MILPITAS, California—With hundreds of protesters jammed into City Hall, the city council of Milpitas, California, unanimously approved a complete ban on commercial marijuana.
The original agenda for the Nov. 20 council meeting was for city staff to present their findings and proposals for commercial operations of marijuana business in the city, but the meeting turned into a rally by local residents who expressed their moral outrage against the cannabis industry.
Many protesters came after learning that one of the current council members, Anthony Phan, is also the principal of Pinnacle Strategy, a local consulting firm that helps the cannabis industry navigate governmental affairs and public relations.

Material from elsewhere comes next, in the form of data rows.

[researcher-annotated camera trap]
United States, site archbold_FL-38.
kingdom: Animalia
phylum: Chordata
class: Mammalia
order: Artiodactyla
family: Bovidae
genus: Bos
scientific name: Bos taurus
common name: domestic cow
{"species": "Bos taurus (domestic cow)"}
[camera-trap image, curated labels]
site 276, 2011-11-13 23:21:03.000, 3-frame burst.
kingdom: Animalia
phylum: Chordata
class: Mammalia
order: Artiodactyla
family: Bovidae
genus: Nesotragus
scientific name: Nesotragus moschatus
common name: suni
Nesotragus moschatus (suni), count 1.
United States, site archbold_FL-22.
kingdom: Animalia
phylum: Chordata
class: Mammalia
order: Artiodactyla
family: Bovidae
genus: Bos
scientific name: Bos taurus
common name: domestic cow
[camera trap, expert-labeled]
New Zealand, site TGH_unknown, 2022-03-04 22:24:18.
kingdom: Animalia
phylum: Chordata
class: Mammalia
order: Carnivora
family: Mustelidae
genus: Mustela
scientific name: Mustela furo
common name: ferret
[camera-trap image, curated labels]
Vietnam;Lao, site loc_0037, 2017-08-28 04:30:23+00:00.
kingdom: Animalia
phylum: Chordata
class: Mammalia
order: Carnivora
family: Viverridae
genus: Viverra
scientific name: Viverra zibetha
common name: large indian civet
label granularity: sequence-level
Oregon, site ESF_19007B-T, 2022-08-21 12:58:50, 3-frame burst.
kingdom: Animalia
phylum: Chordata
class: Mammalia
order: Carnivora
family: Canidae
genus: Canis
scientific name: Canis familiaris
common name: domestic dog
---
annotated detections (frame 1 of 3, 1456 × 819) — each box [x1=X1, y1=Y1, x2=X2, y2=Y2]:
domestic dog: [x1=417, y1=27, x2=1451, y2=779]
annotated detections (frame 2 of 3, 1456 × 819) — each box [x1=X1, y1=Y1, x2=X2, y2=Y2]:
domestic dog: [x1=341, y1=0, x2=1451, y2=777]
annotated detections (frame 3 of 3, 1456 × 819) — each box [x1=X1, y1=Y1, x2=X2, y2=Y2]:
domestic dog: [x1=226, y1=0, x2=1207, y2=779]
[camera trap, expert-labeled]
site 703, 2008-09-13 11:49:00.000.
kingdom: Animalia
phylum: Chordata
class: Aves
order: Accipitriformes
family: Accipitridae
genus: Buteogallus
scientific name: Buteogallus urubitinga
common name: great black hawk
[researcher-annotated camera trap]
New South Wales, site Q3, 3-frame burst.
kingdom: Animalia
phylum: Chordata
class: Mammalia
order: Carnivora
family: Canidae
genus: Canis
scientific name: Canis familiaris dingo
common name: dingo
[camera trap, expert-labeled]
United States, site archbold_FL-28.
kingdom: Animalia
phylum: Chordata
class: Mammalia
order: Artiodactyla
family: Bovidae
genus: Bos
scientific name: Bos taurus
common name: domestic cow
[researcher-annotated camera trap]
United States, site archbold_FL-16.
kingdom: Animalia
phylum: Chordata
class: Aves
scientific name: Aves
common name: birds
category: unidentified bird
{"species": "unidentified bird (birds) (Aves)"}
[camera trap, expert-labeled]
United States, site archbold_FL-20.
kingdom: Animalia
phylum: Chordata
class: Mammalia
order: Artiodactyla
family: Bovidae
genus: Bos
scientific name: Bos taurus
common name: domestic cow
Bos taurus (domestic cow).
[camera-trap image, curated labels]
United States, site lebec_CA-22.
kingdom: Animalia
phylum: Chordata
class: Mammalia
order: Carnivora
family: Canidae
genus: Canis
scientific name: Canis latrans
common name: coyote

Phan has been a vocal leader in the council, influencing the city government to allow commercial marijuana business in the city.
Milpitas previously decided to allow commercial marijuana stores to operate in the city, but hadn’t completed its study for the needed regulations.
The activists who participated in the discussion at the council meeting brought and distributed evidence of Phan’s connection to Pinnacle Strategy.
Phan participated in the first half of the meeting, but recused himself from discussing and voting on the issue due to his possible conflict of interest, as he was still consulting with the city attorney and CFPPC.
Many protesters at the meeting talked about mounting a recall against Phan.
The council chambers were packed to capacity to host the large number of participants who tried to join the meeting. Protesters stood outside the chamber on two floors in the hallways and in the lobby, watching a TV monitor that was showing a live broadcast of the meeting.
More than 400 protesters were in attendance, according to a press release issued after the meeting by the three organizations leading the opposition: California Coalition Against Drugs, Better Milpitas, and Silicon Valley Foundation for a Better Environment.
A long line of speakers waited to speak outside of the chamber all the way into the adjacent hallways on the second floor.
More than 100 people spoke during the council meeting, with the majority of commenters opposed to allowing the marijuana businesses.
Loud cheers and claps by the protesters could be heard from time to time after each speaker took a stand opposing recreational marijuana. The 4–0 vote (with council member Phan recusing himself) reflects an urgency to bar marijuana in the city until the council can draft a permanent ban.
“We started a petition against the proposed ordinance for marijuana and obtained over 4,000 signatures in just eight days. Mobilizing fellow citizens efficiently to stand up against drugs is important to our success,” said Jennifer Strohfus, chair of the Silicon Valley Foundation for a Better Environment.
“This great result reflects that unity and hard work are vital. Citizens should stay alert of the development of lawmaking and public-policy formulation at least for your own city, in an attempt to protect your families and future generations,” said Frank Lee, Bay Area director of California Coalition Against Drugs.
Under Proposition 64, approved by California voters in 2016, each municipality can decide whether to allow recreational marijuana. Prop 64 passed with 57 percent approval..
However, in cities with a large Asian-American population such as Milpitas, marijuana has met with strong resistance. Many people who spoke at the meeting expressed serious concerns about the safety of their communities and their children.